Source passage =>
:::

I’ve been asked many times, “Is it fractured or did I just break it?” To which the answer is the same, you did both. A fracture is a break and a break is a fracture. Fractures can be separated into simple and compound fractures. A simple fracture is one that doesn’t break through the skin while a compound (open) fracture does.
Every bone in the body can be broken, but some based on their location are more prone to fracture than others. Kids and adults can break bones, but kids bones generally heal faster and require surgery less often, because they have an outer layer of bone called the periosteum which helps keep the bones aligned when broken and increase healing potential.
Most people with a fracture are seen initially in an urgent care or emergency department where x-rays and possibly a CT scan are performed to diagnose the injury. The patient is triaged and if the fracture appears to be a type that may need urgent or emergent surgery, I, as the orthopedic surgeon on call, will be called in to evaluate. If it is a fracture that can either be treated without surgery or have delayed (outpatient) surgery then the patient will be splinted up or placed into a sling by the treating physician and follow-up with me in clinic to discuss next steps.
Bones take 6-8 weeks to heal. The only people who may heal faster than that are children. Adults never heal faster than the standard, but there are risk factors that can lead to slower than normal bone healing. Some risk factors that may lead to delayed healing are smoking, diabetes, and poor nutrition.
- How can I help my bones heal? Vitamin D (5000 IU/day) and Calcium (800 mg/day) are vital for bone health. With our modern sedentary lifestyle and sunscreen use, many people are Vitamin D deficient as Vitamin D comes from sun exposure to the skin. Vitamin D is necessary for calcium to be absorbed in the gut.
- Do I need surgery? This is a decision individualized based on a discussion about your specific fracture, its location, and type.
- Are some fractures worse than others? All fractures are painful, but fractures that go into any joint (intra-articular) are considered worse and tolerate less displacement because they can accelerate joint arthritis if not treated with realignment and fixation.

:::

Provided material =>
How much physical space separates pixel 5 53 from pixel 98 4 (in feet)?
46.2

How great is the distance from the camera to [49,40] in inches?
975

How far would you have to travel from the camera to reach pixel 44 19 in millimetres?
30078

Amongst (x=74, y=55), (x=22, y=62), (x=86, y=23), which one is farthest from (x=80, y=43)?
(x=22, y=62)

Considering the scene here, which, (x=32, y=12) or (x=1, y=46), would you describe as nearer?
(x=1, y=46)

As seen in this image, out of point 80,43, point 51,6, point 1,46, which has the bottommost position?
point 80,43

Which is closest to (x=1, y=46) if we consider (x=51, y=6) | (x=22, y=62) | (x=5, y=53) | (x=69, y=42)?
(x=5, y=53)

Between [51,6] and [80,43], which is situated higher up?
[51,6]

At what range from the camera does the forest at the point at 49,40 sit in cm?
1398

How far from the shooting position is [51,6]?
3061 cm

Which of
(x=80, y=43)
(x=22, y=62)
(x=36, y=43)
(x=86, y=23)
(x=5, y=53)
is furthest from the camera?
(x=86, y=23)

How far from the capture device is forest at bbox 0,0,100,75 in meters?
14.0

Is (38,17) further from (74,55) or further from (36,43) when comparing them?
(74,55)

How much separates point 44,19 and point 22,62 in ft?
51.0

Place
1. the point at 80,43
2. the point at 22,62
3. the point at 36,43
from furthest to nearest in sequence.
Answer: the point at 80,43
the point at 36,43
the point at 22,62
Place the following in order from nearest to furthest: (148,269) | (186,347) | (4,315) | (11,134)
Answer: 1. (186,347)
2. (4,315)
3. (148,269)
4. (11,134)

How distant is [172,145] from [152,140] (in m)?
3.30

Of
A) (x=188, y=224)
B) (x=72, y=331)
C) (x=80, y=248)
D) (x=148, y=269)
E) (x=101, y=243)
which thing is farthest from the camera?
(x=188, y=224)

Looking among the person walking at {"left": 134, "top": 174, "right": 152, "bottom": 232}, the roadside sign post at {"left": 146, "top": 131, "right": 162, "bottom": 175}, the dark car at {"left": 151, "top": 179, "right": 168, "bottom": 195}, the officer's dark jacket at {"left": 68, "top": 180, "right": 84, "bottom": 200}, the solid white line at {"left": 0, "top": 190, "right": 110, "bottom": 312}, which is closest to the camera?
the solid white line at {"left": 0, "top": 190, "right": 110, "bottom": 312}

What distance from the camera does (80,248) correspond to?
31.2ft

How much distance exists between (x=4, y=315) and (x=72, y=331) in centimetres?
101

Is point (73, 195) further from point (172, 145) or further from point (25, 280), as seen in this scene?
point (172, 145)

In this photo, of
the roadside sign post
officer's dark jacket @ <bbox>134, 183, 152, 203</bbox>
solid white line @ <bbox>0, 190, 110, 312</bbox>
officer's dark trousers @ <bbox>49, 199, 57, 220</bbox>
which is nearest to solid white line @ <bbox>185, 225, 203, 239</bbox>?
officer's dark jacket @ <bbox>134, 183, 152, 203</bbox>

:::

Task requirements => Write out the part of the bone fracture text starting with "Bones take 6-8" and going on through "in the gut.", word for word. The data has nothing to do with the bone fracture text.

Output =>
Bones take 6-8 weeks to heal. The only people who may heal faster than that are children. Adults never heal faster than the standard, but there are risk factors that can lead to slower than normal bone healing. Some risk factors that may lead to delayed healing are smoking, diabetes, and poor nutrition.
- How can I help my bones heal? Vitamin D (5000 IU/day) and Calcium (800 mg/day) are vital for bone health. With our modern sedentary lifestyle and sunscreen use, many people are Vitamin D deficient as Vitamin D comes from sun exposure to the skin. Vitamin D is necessary for calcium to be absorbed in the gut.